[[ Document extract, beginning ]]
Apples in the tree of greenhouse – GreenPower

Carbon Management 101 – GreenPower must be additional to LREC[1], LREC generate RECs, 1 REC = 1MWh Qt*EF, 1 Carbon Offset = 1t CO2-e. Therefore GreenPower payments help meet project costs and do not count as a carbon offset, nor is it a REC, it is a project additionality – it would not have happened had it not been for the desire of the buyers to reduce emissions from the need to generate energy for their needs. Simple isn’t it?

Then, along comes a matter of days into the ACT Elections cycle, the Green MLA saying:  “There are significant issues with GreenPower’s operation and management, which are placing unfair price pressures on GreenPower customers,” Greens MLA Shane Rattenbury said yesterday. Read more: http://www.canberratimes.com.au/act-news/rattenbury-hits-power-claims-20120917-262vl.html#ixzz26nDlNtte

Possibly it might have been wiser for them to say there is a need to rethink ‘what’ is marketed for political purposes. If we start with the word ‘Carbon’ you will notice governments – including the greens, get hung up on ‘additionality’, and there are two definable types that need to be understood. That is project additionality, and environmental additionality, as mention earlier project additionality is ‘had it not been for …it would not have happened’. Environmental additionality is what is written into carbon legislation. You would notice from the article the ACT Greens selectively leave this point out when they criticized as ”misleading” marketing of GreenPower electricity schemes. It would be far more correct and honest to say there is a need to call on parliament to address the legislation and the issues of GreenPower as project additionality. We also notice the ACT Greens are now freely calling the Carbon Price a ‘tax’.

So who is at fault that many GreenPower customers have been angered by not being exempted from power bill increases linked to carbon pricing? Is it the Greens for being silent until days before an ACT Election? Is the problem that GreenPower customers are wising up that a 49% shareholder (ACT Government) of the dominate energy provider is benefiting from GreenPower customers willing to pay higher power bills in exchange for their provider purchasing the equivalent amount of electricity from renewable sources such as wind and solar farms projects. In other words willing to invest in project additionality for MWh displacement.
[[ Document extract, end ]]
[[ Dataset content, beginning ]]
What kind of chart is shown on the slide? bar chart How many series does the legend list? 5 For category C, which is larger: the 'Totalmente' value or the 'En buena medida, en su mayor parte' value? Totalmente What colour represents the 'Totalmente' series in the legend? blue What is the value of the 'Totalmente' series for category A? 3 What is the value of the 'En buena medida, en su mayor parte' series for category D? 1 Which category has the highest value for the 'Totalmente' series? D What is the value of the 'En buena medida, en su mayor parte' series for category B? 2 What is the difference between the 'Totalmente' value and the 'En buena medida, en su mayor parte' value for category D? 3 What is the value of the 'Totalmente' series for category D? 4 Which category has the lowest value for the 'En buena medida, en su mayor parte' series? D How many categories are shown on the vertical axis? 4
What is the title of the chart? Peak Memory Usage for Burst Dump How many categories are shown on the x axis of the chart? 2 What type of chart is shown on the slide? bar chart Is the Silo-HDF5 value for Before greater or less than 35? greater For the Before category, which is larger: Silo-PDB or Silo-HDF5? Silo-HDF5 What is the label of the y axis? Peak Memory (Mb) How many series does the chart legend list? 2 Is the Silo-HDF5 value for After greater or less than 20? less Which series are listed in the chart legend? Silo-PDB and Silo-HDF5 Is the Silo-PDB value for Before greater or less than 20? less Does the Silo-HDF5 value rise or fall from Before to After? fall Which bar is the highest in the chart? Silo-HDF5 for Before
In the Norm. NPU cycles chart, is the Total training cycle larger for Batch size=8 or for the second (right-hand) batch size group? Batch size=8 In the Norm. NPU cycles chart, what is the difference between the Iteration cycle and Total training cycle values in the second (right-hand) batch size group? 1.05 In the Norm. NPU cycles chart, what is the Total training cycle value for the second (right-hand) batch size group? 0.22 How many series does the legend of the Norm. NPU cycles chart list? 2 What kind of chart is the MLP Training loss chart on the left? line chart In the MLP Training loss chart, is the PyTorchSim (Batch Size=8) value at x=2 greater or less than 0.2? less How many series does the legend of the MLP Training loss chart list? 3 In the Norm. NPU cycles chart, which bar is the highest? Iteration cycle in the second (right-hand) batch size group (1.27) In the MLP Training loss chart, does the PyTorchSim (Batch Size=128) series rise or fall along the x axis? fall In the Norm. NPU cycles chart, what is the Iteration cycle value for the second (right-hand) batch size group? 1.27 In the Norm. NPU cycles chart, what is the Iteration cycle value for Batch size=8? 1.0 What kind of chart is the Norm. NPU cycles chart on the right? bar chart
[[ Dataset content, end ]]
What to work on
1) In the GreenPower commentary, what shareholding does the ACT Government hold in the dominant energy provider?
2) Continue the commentary on GreenPower from its last sentence.

Results of the exercise
1) 49%

2)
CO2Land org therefore must conclude: It is correct that GreenPower customers should be spared higher costs linked to carbon. Carbon is the issue here; it does not fit to use that term, as they are two different spheres.

It makes no sense to levy a carbon price to an emission reduction tool and is the same argument that successfully separates LREC’s from being claimed as a carbon offset for an carbon liability, and to expect them to be lumped together is nonsense and misleading. What would better serve the customers of GreenPower is for adequate notice of what you are buying to be clear in labeling of the benefit assessed in terms of a difference of emission factor reduction by region. Why do we need a Climate Change Authority to do what is obvious – call it for what it is: An emission reduction scheme that customers volunteer to participate in – a means of counting the apples in the tree of the greenhouse!


[1] Renewable energy certificates known as Large-Scale Renewable Energy Certificates (LRECs) are created to conform to Schedule 2 Part 1 Section 4 of the Act. Wood waste is excluded from being a LREC.